Geologic formation in the United States

The Cody Shale is a Late Cretaceous geologic formation. It is mapped in Wyoming, Idaho, and Montana.

The formation is described by W.G. Pierce as follows: upper part is buff, sandy shale and thinly laminated buff sandstone; lower part is dark gray, thin-bedded marine shale.

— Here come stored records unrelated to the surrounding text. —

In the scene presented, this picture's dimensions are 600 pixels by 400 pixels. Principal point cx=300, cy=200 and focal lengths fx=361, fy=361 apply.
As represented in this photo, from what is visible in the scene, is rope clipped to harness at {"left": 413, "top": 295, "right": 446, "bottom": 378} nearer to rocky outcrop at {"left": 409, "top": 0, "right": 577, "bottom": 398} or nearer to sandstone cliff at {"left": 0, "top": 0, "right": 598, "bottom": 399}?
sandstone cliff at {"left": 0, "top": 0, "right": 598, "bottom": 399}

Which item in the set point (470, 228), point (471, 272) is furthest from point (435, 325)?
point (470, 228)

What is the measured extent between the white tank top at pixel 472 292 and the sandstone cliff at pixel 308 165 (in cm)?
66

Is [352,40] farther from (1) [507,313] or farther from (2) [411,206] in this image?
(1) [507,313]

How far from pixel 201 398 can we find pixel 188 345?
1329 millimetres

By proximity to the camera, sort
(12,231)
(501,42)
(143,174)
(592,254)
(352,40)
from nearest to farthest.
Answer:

The formation is divided into many members that vary regionally. Alphabetically:

- Ardmore Bentonite Beds (WY)
- Belle Fourche Member (MT, WY)
- Carlile Member (MT, WY)
- Claggett Member (MT, WY)
- Eldridge Creek Member (MT)
- Gammon Ferruginous Member (MT, WY)
- Greenhorn Calcareous Member (MT)
- Niobrara Member (MT, WY)
- Sage Breaks Member (WY)
- Shannon Sandstone Member (MT, WY)
- Steele Member (WY)
- Sussex Sandstone Member (WY)
- Telegraph Creek Member (MT, WY)
- Wallace Creek Tongue (WY)

Certain members rise to formation rank in other areas; for example, the Greenhorn is classified as a formation in a number of states, particularly in Colorado and Kansas.